*AIM*
Turn the stretch of the listing below, from the line containing "In this provided image, how would you rank" through the line containing "starting from closest and ending at furthest?", into a Markdown table with the columns No. and Text. Give each line its own row with its running number, and leave out blank lines.

*DATASET ROWS*

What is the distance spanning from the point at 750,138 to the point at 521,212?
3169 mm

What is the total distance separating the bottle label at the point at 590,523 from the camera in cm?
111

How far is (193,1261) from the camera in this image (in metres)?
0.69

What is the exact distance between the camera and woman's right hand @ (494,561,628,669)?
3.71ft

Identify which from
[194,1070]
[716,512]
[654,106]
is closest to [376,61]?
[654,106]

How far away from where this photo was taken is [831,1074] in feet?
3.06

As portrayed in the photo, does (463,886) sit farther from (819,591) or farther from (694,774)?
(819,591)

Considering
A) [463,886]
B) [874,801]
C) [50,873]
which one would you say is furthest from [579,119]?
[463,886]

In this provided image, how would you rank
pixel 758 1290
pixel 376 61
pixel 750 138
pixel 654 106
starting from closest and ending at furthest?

--

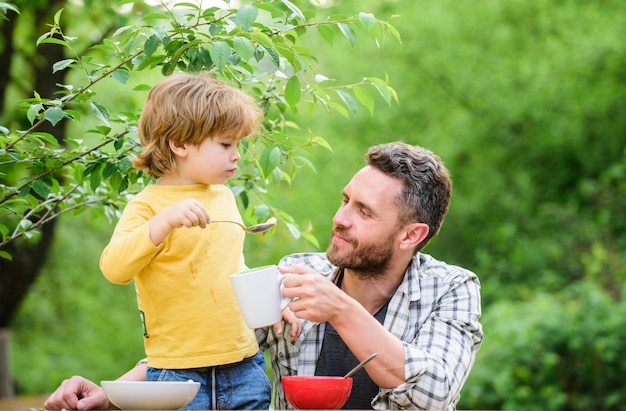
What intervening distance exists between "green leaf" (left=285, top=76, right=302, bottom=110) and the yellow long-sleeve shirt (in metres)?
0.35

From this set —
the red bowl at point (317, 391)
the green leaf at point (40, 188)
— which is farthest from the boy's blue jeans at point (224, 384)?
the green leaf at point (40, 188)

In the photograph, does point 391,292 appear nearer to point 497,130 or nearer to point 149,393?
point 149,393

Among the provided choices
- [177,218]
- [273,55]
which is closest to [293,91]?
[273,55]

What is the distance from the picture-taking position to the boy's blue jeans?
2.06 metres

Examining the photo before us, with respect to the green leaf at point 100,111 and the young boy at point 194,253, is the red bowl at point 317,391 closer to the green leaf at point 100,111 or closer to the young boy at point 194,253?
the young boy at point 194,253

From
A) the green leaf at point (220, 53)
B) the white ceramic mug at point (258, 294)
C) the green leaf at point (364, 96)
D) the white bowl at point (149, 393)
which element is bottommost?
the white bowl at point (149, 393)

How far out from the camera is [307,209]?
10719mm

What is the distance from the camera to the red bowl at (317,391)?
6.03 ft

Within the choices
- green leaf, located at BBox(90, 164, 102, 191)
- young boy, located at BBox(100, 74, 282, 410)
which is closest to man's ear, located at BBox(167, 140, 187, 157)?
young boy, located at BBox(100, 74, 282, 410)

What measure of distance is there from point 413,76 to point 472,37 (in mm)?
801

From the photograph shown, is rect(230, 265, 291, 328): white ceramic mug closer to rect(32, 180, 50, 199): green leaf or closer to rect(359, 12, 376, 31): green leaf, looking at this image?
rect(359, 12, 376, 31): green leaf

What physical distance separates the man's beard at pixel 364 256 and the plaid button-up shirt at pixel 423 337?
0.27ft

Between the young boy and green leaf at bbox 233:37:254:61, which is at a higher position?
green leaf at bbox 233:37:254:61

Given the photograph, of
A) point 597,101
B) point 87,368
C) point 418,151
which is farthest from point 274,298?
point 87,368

==

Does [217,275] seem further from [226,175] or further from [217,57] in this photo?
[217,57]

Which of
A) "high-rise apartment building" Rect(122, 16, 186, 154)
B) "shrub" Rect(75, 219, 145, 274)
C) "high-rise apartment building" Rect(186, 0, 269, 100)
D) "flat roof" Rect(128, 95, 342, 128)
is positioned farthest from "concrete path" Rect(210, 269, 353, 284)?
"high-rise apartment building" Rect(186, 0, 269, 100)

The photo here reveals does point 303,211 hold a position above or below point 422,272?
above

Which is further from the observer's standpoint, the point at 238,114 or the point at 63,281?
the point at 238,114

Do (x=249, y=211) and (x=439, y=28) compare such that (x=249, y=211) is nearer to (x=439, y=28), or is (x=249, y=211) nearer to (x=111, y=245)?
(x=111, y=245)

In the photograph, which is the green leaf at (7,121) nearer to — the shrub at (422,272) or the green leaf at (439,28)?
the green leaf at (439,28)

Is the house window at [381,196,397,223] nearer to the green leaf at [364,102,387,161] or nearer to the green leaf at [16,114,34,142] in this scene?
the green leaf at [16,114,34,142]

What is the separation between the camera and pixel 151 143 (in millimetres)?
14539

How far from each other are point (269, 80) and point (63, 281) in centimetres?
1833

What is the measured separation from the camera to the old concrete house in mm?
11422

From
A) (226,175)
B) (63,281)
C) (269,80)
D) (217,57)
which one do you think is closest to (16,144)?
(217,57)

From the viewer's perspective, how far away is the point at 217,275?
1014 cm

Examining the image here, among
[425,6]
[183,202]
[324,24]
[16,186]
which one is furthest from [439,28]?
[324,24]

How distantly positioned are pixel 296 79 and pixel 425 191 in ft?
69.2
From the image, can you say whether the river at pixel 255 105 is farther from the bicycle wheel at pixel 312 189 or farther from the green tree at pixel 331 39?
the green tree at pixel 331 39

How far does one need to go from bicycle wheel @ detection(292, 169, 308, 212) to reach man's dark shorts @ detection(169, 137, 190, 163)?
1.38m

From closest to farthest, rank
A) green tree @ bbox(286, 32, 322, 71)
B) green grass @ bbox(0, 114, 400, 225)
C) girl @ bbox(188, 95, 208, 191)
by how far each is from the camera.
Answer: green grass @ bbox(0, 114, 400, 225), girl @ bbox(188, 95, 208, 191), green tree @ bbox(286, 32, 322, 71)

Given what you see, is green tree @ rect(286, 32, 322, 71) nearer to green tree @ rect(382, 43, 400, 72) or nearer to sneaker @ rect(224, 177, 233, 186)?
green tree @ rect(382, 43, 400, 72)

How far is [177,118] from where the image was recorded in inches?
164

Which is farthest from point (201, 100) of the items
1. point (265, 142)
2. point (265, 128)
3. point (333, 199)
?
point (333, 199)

*RESPONSE TO THIS TASK*
| No. | Text |
|---|---|
| 1 | In this provided image, how would you rank |
| 2 | pixel 758 1290 |
| 3 | pixel 376 61 |
| 4 | pixel 750 138 |
| 5 | pixel 654 106 |
| 6 | starting from closest and ending at furthest? |